La domination est systémique, selon le credo victimaire.

À moins d’être un homme, blanc, hétéro, si possible de plus de cinquante ans (mon cas, si vous souhaitez m’injurier), vous êtes forcément victime d’un système de domination, voire d’oppression.
Ce fait vaut-il invitation à rejoindre le chœur des râleurs ?
Encore vous faudrait-il trouver un groupe victimiste dont vous partageriez toutes (TOUTES!) les positions, aussi bien morales que politiques ou identitaires. Sinon, vous aurez le choix entre faire taire vos convictions (et donc être victime de votre propre groupe de défense) ou les exprimer et vous trouver immédiatement rejeté par le dernier bastion censé partager votre combat (« Tu ne PEUX pas penser ça si tu es de notre côté ! »).

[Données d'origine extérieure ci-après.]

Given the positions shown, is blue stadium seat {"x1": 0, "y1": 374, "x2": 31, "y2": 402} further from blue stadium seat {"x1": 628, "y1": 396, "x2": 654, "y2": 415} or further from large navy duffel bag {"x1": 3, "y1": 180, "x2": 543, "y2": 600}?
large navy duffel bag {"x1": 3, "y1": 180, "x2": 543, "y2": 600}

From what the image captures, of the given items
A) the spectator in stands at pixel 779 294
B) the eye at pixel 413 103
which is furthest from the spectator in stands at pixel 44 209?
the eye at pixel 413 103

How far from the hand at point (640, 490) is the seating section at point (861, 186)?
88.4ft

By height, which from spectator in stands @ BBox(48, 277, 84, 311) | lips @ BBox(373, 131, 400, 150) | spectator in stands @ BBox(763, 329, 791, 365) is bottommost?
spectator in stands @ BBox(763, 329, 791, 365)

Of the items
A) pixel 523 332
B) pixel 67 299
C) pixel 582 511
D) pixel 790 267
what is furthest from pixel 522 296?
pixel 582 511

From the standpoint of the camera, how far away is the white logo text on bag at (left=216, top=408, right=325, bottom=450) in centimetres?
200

Parmi vous se trouvent forcément des victimes de quelque oppression. Pour ne pas se retrouver, soit rejetée, soit de nouveau oppressée par le groupe de défense ad hoc, la solution me semble être de ne se reconnaître dans aucune catégorie. C’est l’appartenance qui fait l’oppression, comme c’est la dose qui fait le poison.

Bien sûr, vous ne pourrez pas vous absoudre de toute appartenance dans le regard de l’oppresseur. Lui saura bien vous rappeler de quel groupe vous dépendez (pauvre, femme, immigré, gauchiste, assisté, Russe, réactionnaire, pervers…) et vous opprimer en conséquence, non pour ce que vous êtes, mais pour ce qu’il reproche ou attend de la catégorie à laquelle il vous rattache (vous noterez qu’en bon langage inclusif l’oppresseur est toujours masculin).

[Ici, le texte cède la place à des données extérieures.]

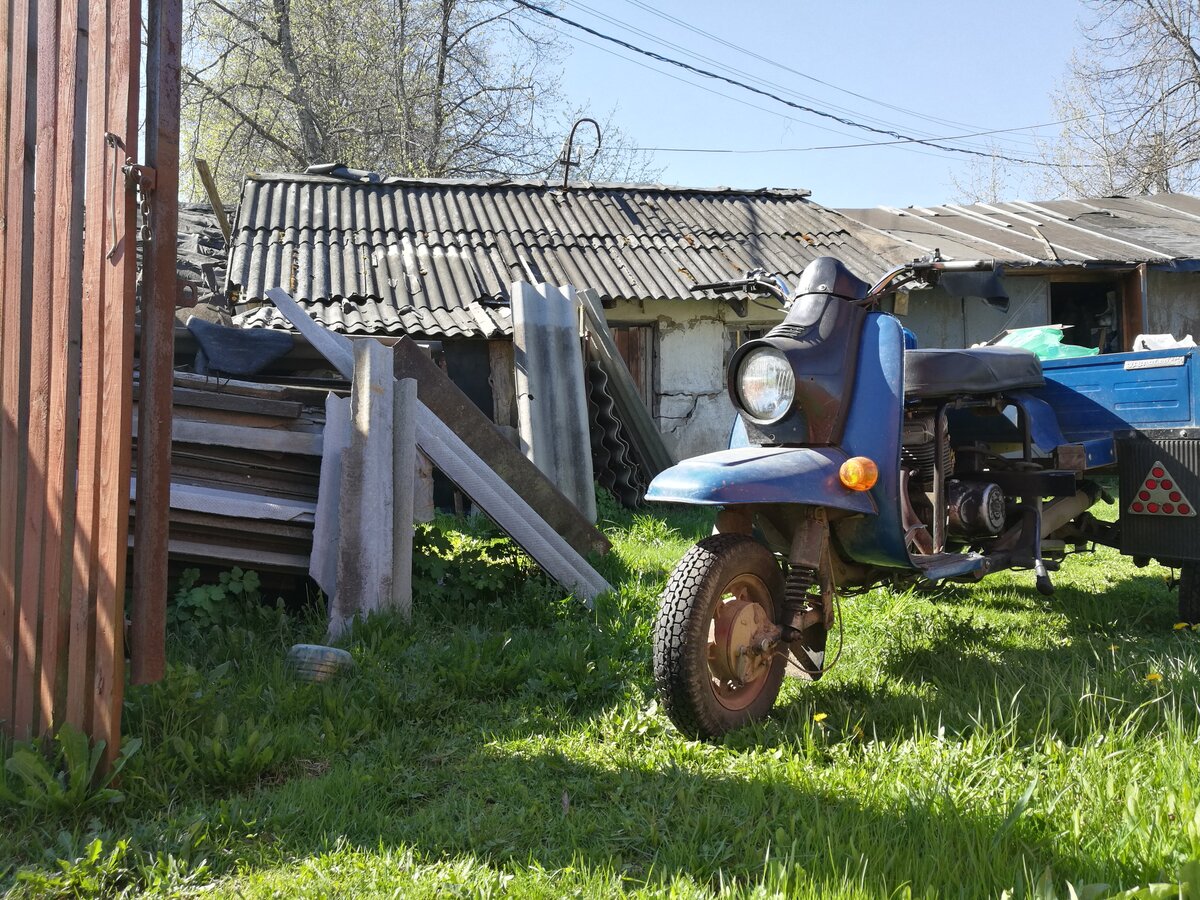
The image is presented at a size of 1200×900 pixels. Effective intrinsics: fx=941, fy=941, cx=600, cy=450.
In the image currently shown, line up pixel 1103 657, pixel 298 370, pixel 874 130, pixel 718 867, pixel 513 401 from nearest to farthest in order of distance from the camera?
pixel 718 867 < pixel 1103 657 < pixel 298 370 < pixel 513 401 < pixel 874 130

C’est là qu’intervient votre liberté d’être.
Face à l’oppression, n’appartenir à rien ni personne d’autre qu’à soi-même.
Ne pas appartenir à un territoire ou une nation – ici c’est chez moi –, ne pas appartenir à une idéologie ou une religion – je me bats pour ce que je crois – et ne pas appartenir à ses possessions – je défends ce qui est à moi – conditionne, il me semble, la liberté d’être soi.
Ne se réclamer d’aucun genre, race ou mouvement, et ne revendiquer que son droit à disposer de soi-même.

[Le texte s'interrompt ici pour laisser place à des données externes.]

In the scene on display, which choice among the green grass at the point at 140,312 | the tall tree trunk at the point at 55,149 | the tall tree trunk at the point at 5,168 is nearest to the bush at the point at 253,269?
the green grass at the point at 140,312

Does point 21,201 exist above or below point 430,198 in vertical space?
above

Et le collectif, me direz-vous, l’union qui fait la force, le combat juste mené pour ceux qui ne peuvent le mener eux-mêmes ?
À cette légitime question je répondrai : allez-y, rejoignez le collectif de votre choix, engagez le combat, puisque vous disposez de vous-même, mais ne cédez jamais votre loyauté à quiconque.
L’engagement pour de bonnes raisons n’a de valeur ou d’intérêt que dans la liberté de se dégager.
Les raisons changent, l’engagement évolue, les combats se dévoient, la liberté individuelle demeure.

Chacun se doit d’abord à soi.
Rien d’égoïste là-dedans, juste une charité bien ordonnée.

Quoi qu’il arrive, la mort est au bout.
Chacun dispose de l’entière liberté de vivre bien ou mal le temps qui l’en sépare.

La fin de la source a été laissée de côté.